The research – published last month in the Journal of Public Health – looked at patient survey scores from GP practices in two PCTs – Leicester City and Leicestershire County and Rutland – from 2006/7 and 2007/8.
They then compared them with admissions data and found practices with a higher male population, and those in which more patients were able to see a specific GP, were associated with lower rates of elective admissions.
A 1% increase in the proportion of patients able to see a particular doctor was associated with a reduction of 7.6 elective admissions per year in the average-sized practice for 2006/07 and 3.1 elective admissions for 2007/08.
They calculated practices in the 2006/7 sample would save £20,000 on average through a 1% increase in the proportion of patients able to see a specific GP.
The findings raise questions about the NHS Outcomes Framework, which compels commissioners to improve access to primary care services and boost ‘patient experience of primary care’, but does not contain any requirement to ensure continuity of care.
Study leader Professor Richard Baker, professor of quality in healthcare at the University of Leicester, said: ‘The weight of evidence is sufficient to justify the avoidance of initiatives in primary care that reduce continuity and of evaluations of interventions to improve continuity.’
Professor Martin Roland, a professor of health services research at the University of Cambridge and a GP in the city, said the research was part of a body of evidence that was being ignored by the Department of Health.
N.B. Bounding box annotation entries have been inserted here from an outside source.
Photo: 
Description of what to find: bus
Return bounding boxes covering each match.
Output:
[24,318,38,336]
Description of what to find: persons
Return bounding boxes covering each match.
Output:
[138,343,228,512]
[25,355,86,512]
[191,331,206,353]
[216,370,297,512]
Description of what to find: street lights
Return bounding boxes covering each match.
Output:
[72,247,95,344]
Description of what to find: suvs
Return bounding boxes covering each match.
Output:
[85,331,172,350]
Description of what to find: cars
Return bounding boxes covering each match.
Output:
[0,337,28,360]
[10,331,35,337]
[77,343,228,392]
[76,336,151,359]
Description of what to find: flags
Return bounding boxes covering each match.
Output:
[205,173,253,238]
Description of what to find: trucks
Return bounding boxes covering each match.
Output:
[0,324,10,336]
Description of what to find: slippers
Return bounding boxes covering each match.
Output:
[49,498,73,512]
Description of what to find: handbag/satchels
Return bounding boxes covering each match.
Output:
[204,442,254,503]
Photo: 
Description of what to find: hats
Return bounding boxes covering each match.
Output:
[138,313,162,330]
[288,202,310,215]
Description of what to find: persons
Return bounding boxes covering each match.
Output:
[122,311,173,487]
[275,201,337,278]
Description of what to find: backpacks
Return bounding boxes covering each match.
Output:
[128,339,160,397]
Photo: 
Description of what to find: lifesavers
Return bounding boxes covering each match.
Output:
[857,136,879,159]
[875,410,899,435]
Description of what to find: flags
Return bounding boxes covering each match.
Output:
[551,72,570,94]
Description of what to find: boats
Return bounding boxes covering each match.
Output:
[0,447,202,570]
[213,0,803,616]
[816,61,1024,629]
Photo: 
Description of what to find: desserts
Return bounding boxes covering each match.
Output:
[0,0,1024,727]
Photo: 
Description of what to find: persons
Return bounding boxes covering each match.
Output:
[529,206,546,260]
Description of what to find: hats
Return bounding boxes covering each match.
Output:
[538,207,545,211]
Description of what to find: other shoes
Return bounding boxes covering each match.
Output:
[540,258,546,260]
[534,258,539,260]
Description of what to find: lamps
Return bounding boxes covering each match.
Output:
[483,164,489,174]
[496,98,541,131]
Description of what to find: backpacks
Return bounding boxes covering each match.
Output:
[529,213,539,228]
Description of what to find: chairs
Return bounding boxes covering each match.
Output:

He said: ‘This Government doesn’t understand the importance of continuity. They and the last government have had a strong focus on improving access, at the expense of continuity of care. But both should be valued equally.’
Dr Malcolm Kendrick, a GP in Macclesfield, Cheshire, agreed, but said continuity across the NHS was becoming much more difficult as the number of providers increases.
He said: ‘We need more integration between GP care, social care and other services to provide continuity as a support network.’
A Department of Health spokesperson said: ‘We recognise that continuity of care can contribute to better patient outcomes.’
‘We are about to begin piloting new arrangement for patients to register with the most convenient practice that is likely to provide much greater overall continuity of care.’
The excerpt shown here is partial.